═══ Trecho do documento
Voltando à história, o conselheiro Stépan Nikíforovitch Nikíforov recebe em sua nova casa os conselheiros Semión Ivánovitch Chipulenko e Ivan Ilitch Pralínski. Dostoiévski nos fornece de forma brilhante uma descrição destas personagens.
Stépan Nikíforovitch começou sua carreira como um funcionário pequeno e sem recursos, arrastou-se nesta lenga-lenga por cerca de 45 anos, sabia bem onde chegaria … não gostava de expressar sua opinião pessoal sobre o que que fosse … não era nem um pouco bobo, mas não suportava exibir sua inteligência … Sua posição era bastante confortável, participava de reuniões e assinava documentos. Em uma palavra, era considerado uma pessoa magnifica.
Já Semión Ivanovítch tratava-se de uma pessoa que conquistara seu espaço depois de longo e árduo trabalho, tinha cabelos e suíças pretas e sua face tinha um tom de constante derramamento de bile … realizava seu trabalho com autoconfiança, sabia muito bem onde chegaria e, melhor ainda, onde não chegaria nunca … Via as novas reformas com irritação embora não estivesse especialmente preocupado.
══════
═══ Material extraído
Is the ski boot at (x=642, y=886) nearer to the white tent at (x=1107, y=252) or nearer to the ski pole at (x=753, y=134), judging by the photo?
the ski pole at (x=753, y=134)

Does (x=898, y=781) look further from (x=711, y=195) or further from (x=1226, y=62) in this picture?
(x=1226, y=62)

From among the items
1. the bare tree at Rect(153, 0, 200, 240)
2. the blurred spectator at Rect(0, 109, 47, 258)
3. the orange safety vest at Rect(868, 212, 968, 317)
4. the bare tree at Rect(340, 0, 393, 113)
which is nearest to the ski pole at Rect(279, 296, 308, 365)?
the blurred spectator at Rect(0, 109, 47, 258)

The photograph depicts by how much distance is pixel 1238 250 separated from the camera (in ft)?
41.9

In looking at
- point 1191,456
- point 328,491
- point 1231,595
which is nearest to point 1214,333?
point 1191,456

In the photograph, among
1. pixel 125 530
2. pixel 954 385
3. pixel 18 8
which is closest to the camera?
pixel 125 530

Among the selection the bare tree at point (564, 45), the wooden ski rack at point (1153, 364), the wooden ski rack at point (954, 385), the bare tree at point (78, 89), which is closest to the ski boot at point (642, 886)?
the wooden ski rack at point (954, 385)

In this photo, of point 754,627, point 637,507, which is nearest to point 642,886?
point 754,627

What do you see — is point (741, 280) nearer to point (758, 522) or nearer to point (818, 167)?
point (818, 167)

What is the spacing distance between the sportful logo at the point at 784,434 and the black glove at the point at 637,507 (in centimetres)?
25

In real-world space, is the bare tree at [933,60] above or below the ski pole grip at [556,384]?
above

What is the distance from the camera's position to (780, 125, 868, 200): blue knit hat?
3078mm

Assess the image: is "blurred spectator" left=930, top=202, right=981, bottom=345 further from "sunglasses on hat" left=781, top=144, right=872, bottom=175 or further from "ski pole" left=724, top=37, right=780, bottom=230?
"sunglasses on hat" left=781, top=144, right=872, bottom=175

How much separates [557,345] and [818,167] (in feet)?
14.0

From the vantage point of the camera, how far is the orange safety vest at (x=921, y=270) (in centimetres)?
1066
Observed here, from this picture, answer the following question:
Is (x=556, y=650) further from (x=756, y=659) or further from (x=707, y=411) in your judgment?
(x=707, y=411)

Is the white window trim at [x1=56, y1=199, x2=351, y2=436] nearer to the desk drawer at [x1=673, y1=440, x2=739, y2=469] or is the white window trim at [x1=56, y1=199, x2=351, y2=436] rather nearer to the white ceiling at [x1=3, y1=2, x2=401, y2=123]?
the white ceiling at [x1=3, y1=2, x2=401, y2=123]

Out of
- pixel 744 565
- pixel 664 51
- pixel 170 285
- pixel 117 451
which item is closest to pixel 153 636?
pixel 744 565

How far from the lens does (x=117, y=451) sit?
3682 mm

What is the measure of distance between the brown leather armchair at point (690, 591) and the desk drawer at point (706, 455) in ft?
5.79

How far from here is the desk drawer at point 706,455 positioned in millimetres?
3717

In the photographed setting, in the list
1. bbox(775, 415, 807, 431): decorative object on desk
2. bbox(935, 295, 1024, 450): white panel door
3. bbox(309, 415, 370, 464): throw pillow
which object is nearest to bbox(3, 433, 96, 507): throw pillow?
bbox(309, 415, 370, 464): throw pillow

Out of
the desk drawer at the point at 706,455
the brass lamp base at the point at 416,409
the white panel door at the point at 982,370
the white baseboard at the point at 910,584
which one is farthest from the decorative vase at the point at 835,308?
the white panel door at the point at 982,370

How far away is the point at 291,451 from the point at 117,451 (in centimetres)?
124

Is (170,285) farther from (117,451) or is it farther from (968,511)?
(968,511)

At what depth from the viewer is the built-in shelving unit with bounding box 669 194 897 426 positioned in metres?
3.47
══════
Cite o nome completo de cada conselheiro mencionado na primeira frase do trecho sobre a história de Dostoiévski. As linhas não têm nenhuma relação com o trecho.

Stépan Nikíforovitch Nikíforov
Semión Ivánovitch Chipulenko
Ivan Ilitch Pralínski